Maximum Number of Non-Overlapping Subarrays With Sum Equals Target

Maximum Number of Non-Overlapping Subarrays With Sum Equals Target

What is this problem about?

The Maximum Number of Non-Overlapping Subarrays With Sum Equals Target coding problem asks you to find the maximum number of non-overlapping subarrays in a given array nums where each subarray's sum equals a specified target.

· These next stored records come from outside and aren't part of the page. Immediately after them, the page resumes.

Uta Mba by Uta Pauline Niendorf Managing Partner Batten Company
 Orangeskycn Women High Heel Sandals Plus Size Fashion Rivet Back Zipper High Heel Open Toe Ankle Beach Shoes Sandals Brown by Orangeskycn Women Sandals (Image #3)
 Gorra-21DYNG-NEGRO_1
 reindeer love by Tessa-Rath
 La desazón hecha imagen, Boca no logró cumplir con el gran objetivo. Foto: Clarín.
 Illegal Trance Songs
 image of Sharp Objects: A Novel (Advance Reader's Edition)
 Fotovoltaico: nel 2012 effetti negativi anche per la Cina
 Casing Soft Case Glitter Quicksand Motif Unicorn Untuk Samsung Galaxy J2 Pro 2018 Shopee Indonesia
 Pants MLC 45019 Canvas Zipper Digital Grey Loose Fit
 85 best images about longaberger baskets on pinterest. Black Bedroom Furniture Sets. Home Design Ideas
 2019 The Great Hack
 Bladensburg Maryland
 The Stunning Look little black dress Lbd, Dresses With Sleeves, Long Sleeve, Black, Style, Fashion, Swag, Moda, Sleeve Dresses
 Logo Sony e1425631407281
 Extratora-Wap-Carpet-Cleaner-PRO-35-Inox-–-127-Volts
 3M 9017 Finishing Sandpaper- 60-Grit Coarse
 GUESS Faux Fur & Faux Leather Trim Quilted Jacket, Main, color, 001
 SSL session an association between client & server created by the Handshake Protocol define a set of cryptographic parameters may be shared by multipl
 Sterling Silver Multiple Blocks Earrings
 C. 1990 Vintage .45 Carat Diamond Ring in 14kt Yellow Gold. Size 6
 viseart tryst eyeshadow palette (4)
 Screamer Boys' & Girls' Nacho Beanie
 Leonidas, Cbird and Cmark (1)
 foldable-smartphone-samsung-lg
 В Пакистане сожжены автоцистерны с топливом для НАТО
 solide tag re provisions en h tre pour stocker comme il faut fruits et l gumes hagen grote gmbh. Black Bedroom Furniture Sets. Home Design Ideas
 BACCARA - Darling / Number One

Why is this asked in interviews?

Google frequently asks this type of problem to assess a candidate's understanding of prefix sums combined with hash tables for efficient lookups, and greedy approaches for maximizing counts under non-overlapping constraints. It tests the ability to adapt standard sum-equals-target patterns to more complex scenarios.

Algorithmic pattern used

Prefix Sum with Hash Map and Greedy: Maintain a running prefix sum. Store (prefix_sum, index) pairs in a hash map. When iterating through the array, if current_prefix_sum - target is found in the hash map, it means a subarray ending at the current index with sum target exists. To ensure non-overlapping, after finding such a subarray, greedily "reset" your prefix sum and hash map to only consider elements after this found subarray. This greedy choice (taking the earliest possible subarray) maximizes future opportunities.

Example explanation

nums = [1, 1, 1, 1, 1], target = 2.

1. prefix_sum = 0, map = {0: -1} (dummy entry for sum 0)
2. i = 0, num = 1: prefix_sum = 1. 1 - 2 = -1 not in map. map = {0: -1, 1: 0}.
3. i = 1, num = 1: prefix_sum = 2. 2 - 2 = 0 is in map. Found subarray nums[0..1]. Count = 1. Reset: prefix_sum = 0, map = {0: 1} (new dummy starting after current subarray).
4. i = 2, num = 1: prefix_sum = 1. 1 - 2 = -1 not in map. map = {0: 1, 1: 2}.
5. i = 3, num = 1: prefix_sum = 2. 2 - 2 = 0 is in map. Found subarray nums[2..3]. Count = 2. Reset: prefix_sum = 0, map = {0: 3}.
6. i = 4, num = 1: prefix_sum = 1. 1 - 2 = -1 not in map. map = {0: 3, 1: 4}. Result: 2 non-overlapping subarrays.

Common mistakes candidates make

• Not resetting the prefix sum/hash map: Failing to "reset" after finding a valid subarray will lead to overlapping counts. The problem requires non-overlapping.
• Incorrect map usage: Ensure the map stores the prefix_sum to index mapping correctly, especially the initial (0, -1) entry.
• Complexity: Naive nested loops for all subarrays are O(N^2). Prefix sum with a hash map brings it down to O(N).

Interview preparation tip

For the Array Hash Table Greedy Prefix Sum interview pattern, this problem highlights a common strategy: when a greedy choice maximizes future options (like taking the shortest valid subarray to leave maximum remaining elements), it's often optimal. Master prefix sums and hash map applications for range sum queries.